Start of RECORDS TO PROCESS

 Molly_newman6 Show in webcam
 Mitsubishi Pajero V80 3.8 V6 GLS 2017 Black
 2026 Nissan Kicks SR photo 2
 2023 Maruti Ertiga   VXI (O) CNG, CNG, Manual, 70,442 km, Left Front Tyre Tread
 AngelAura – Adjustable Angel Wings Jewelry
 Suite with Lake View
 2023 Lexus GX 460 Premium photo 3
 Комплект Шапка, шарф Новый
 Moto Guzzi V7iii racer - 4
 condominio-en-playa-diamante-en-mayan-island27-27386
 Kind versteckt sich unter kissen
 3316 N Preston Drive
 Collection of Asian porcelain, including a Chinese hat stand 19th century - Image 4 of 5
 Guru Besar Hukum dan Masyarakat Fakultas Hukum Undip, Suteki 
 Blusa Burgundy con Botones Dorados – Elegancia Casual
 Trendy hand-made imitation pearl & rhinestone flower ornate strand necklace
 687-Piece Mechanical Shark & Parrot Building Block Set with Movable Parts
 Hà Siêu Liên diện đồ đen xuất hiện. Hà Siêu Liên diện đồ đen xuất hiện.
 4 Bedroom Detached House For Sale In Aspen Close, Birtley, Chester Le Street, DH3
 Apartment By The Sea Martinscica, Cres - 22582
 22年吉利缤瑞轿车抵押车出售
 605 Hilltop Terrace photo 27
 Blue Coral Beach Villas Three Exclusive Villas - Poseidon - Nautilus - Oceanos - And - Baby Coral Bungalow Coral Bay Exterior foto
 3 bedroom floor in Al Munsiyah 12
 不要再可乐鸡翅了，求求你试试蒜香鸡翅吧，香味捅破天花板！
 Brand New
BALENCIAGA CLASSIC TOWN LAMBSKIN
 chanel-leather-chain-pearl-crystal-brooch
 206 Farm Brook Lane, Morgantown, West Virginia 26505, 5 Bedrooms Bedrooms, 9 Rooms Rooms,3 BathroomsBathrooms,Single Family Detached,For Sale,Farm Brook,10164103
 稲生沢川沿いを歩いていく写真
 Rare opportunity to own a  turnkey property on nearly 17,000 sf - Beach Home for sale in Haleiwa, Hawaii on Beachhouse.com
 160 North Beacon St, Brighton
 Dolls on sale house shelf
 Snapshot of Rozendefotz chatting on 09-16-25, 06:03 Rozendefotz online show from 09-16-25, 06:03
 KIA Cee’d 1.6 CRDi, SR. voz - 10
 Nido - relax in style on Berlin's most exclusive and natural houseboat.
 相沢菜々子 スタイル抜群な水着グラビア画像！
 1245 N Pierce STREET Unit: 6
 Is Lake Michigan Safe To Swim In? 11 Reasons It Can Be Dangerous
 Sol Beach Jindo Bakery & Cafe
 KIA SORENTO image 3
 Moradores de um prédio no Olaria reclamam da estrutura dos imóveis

End of RECORDS TO PROCESS

# PROBLEM STATEMENT
Return every line of the material above as a JSON list of strings, one string per line, leaving out any blank lines.

# ANSWER SECTION
[
  " Molly_newman6 Show in webcam",
  " Mitsubishi Pajero V80 3.8 V6 GLS 2017 Black",
  " 2026 Nissan Kicks SR photo 2",
  " 2023 Maruti Ertiga   VXI (O) CNG, CNG, Manual, 70,442 km, Left Front Tyre Tread",
  " AngelAura – Adjustable Angel Wings Jewelry",
  " Suite with Lake View",
  " 2023 Lexus GX 460 Premium photo 3",
  " Комплект Шапка, шарф Новый",
  " Moto Guzzi V7iii racer - 4",
  " condominio-en-playa-diamante-en-mayan-island27-27386",
  " Kind versteckt sich unter kissen",
  " 3316 N Preston Drive",
  " Collection of Asian porcelain, including a Chinese hat stand 19th century - Image 4 of 5",
  " Guru Besar Hukum dan Masyarakat Fakultas Hukum Undip, Suteki ",
  " Blusa Burgundy con Botones Dorados – Elegancia Casual",
  " Trendy hand-made imitation pearl & rhinestone flower ornate strand necklace",
  " 687-Piece Mechanical Shark & Parrot Building Block Set with Movable Parts",
  " Hà Siêu Liên diện đồ đen xuất hiện. Hà Siêu Liên diện đồ đen xuất hiện.",
  " 4 Bedroom Detached House For Sale In Aspen Close, Birtley, Chester Le Street, DH3",
  " Apartment By The Sea Martinscica, Cres - 22582",
  " 22年吉利缤瑞轿车抵押车出售",
  " 605 Hilltop Terrace photo 27",
  " Blue Coral Beach Villas Three Exclusive Villas - Poseidon - Nautilus - Oceanos - And - Baby Coral Bungalow Coral Bay Exterior foto",
  " 3 bedroom floor in Al Munsiyah 12",
  " 不要再可乐鸡翅了，求求你试试蒜香鸡翅吧，香味捅破天花板！",
  " Brand New",
  "BALENCIAGA CLASSIC TOWN LAMBSKIN",
  " chanel-leather-chain-pearl-crystal-brooch",
  " 206 Farm Brook Lane, Morgantown, West Virginia 26505, 5 Bedrooms Bedrooms, 9 Rooms Rooms,3 BathroomsBathrooms,Single Family Detached,For Sale,Farm Brook,10164103",
  " 稲生沢川沿いを歩いていく写真",
  " Rare opportunity to own a  turnkey property on nearly 17,000 sf - Beach Home for sale in Haleiwa, Hawaii on Beachhouse.com",
  " 160 North Beacon St, Brighton",
  " Dolls on sale house shelf",
  " Snapshot of Rozendefotz chatting on 09-16-25, 06:03 Rozendefotz online show from 09-16-25, 06:03",
  " KIA Cee’d 1.6 CRDi, SR. voz - 10",
  " Nido - relax in style on Berlin's most exclusive and natural houseboat.",
  " 相沢菜々子 スタイル抜群な水着グラビア画像！",
  " 1245 N Pierce STREET Unit: 6",
  " Is Lake Michigan Safe To Swim In? 11 Reasons It Can Be Dangerous",
  " Sol Beach Jindo Bakery & Cafe",
  " KIA SORENTO image 3",
  " Moradores de um prédio no Olaria reclamam da estrutura dos imóveis"
]